Il me semble que cette intervention est bien davantage qu’une occasion favorable pour l’artiste, elle est comme quelque chose d’indispensable à son parcours. Après la chapelle de l’Observance à Draguignan, la bibliothèque de La Sapienza à Rome, les Archives Yves Klein à Paris, les Grands Moulins de Pantin, le MAMAC de Nice et la collégiale Saint-Lazare à Avalon, l’invitation formulée par La Tourette lui confirme le chemin qu’il doit suivre. Elle est le prolongement de sa mission de « Passeur de lumières ». Elle est une rencontre symbolique, humaine et spirituelle. Car, pour l’artiste, investir un espace n’est pas exposer mais proposer : aux visiteurs, et ici aux dominicains, d’en disposer. Voici ma version.

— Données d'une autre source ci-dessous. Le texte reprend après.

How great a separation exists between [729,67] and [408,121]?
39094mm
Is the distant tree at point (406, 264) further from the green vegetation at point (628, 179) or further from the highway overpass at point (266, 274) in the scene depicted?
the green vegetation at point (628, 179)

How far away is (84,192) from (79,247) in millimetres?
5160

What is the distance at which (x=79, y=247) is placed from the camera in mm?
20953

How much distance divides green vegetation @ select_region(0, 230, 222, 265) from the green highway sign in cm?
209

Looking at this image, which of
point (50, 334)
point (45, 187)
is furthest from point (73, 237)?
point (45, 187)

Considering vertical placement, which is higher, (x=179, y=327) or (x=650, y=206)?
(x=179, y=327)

La Tourette ne se dévoile que subrepticement au détour d’un chemin sinueux. À la lisière de la forêt, le mur aveugle de l’église avec sa crypte aux trois canons de lumière différemment orientés se détache de manière singulière. À cet endroit précis, certains observeront un phénomène merveilleux qui s’immisce avec subtilité dans la réalité. Les trois canons de lumière, qui sont censés attirer le jour à l’intérieur du bâtiment, fument un souffle bleu, détail presque imperceptible signifiant pourtant le renversement immatériel mis en oeuvre par l’artiste. On est dans le domaine de l’apparition miraculeuse, de l’avènement poétique. Le bâtiment respire. Extraordinaire, l’inexplicable exhalation bleue amorce un basculement troublant, une réversibilité des choses.

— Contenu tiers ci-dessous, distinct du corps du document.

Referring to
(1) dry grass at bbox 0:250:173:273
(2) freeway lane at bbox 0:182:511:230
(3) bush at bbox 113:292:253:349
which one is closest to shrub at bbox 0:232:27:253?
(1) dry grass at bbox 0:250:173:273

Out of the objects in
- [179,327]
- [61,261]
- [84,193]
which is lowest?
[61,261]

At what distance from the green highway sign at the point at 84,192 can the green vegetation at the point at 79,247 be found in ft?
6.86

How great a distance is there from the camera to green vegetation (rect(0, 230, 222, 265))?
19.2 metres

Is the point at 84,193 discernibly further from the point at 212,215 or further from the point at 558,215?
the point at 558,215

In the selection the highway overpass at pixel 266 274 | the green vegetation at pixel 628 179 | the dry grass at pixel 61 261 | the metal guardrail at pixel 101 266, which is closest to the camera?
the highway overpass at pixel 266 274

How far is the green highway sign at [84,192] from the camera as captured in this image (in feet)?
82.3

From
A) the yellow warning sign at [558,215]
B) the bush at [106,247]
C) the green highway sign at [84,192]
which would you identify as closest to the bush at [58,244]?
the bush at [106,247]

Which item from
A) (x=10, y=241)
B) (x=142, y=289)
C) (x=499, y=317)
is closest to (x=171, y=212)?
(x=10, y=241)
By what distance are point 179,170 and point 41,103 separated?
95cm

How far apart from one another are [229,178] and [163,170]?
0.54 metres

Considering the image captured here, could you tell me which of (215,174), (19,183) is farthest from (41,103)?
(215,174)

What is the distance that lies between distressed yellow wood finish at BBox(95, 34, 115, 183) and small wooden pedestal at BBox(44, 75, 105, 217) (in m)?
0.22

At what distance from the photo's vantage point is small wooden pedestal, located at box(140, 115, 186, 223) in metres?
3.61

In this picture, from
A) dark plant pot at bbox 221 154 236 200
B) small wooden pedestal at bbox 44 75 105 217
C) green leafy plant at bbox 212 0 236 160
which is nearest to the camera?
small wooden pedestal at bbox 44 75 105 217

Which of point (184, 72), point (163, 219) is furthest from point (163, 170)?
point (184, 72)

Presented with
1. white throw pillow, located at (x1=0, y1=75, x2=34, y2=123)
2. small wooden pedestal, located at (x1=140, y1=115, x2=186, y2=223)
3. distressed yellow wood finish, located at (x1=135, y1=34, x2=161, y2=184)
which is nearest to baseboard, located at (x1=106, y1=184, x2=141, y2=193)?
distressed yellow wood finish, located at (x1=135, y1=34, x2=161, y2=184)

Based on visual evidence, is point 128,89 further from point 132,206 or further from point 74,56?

Plus loin, le coeur du couvent laisse entrapercevoir une lueur étrangement colorée, encore inaccessible et mystérieuse. Encore intrigué par ces premières découvertes, notre regard glisse jusqu’à l’imposante barre horizontale du couvent venant à fleur du sentier ; aux pilotis d’aller rejoindre le sol. Sous les cellules en saillie, un faisceau de lumière bleue se dégage avec force. La percée horizontale renforce la lévitation du couvent gravitant déjà au-dessus du sol. « Morceaux de sucre[1] » et « fenêtres en bandeau » donnent le rythme à la mélodie. Le cordeau irradie de l’intérieur, d’un passage (au sens littéral et symbolique). Puis, la rampe de lumière forme un coude guidant à la façade sud. À ce détour, la troisième façade du couvent se donne enfin à voir. Deux « fleurs de béton[2] » bleues nous accueillent et laissent filer l’incision lumineuse jusqu’aux élégantes et magistrales échasses de La Tourette : point-virgule, horizontalité et immensité. Des tempos contradictoires : des loggias aux galets incrustés ; des pans de verre étirés verticalement ; le vallon ; la forêt ; le vide. Fluo Blue Line est un panorama en harmonie avec le monde, une invitation au recueillement mais surtout à l’imagination. La propagation lumineuse n’éclaire pas le vaisseau, elle le souligne, le redéfinit, invite à une exploration particulière, inoubliable pour moi. Contemplez comme la fluorescence de cette veine interstellaire se diffuse et filez car l’intensité du bleu vous happe vers un escalier ouvrant sur l’atrium.
-l’atrium-
Fluo Blue Square vs Fluo Pink Square
Deux entités lumineuses se font face. L’une émet une aura bleue, l’autre un halo rouge orangé. Le dispositif est minimal : quatre tubes fluorescents de 120 cm de long forment un carré basculé sur un angle. L’émission circulaire de la lumière allie la structure du carré au cercle rayonnant ; puis les deux champs d’énergie fusionnent en une région indiscernable. Au jumelage de ces deux couleurs flotte une vibration chromatique magenta. Un spectre magenta, niché dans la partie supérieure et triangulaire de l’atrium, renforce l’onde lumineuse. Tout bascule. Le béton projeté des murs se mue en un corps grumeleux enveloppant ou en un immense corail chantant sous les éclaboussures de lumières. Dans cet espace, pourtant ouvert sur l’extérieur, le bleu alentour se fait plus intime. En accentuant la musicalité des pans de verre ondulatoires de Iannis Xenakis, il donne toute sa respiration et son élévation au lieu qui, l’espace d’un instant, devient une boîte à rythme organique aux allures de cathédrale. Nous voilà immergés dans un bain chromatique où les frontières se brouillent, où l’harmonie fusionnelle entre les choses et les êtres devient palpable. Il nous faut toucher l’ineffable, s’en imprégner comme une éponge jusqu’à devenir nous-mêmes cette substance fluorescente.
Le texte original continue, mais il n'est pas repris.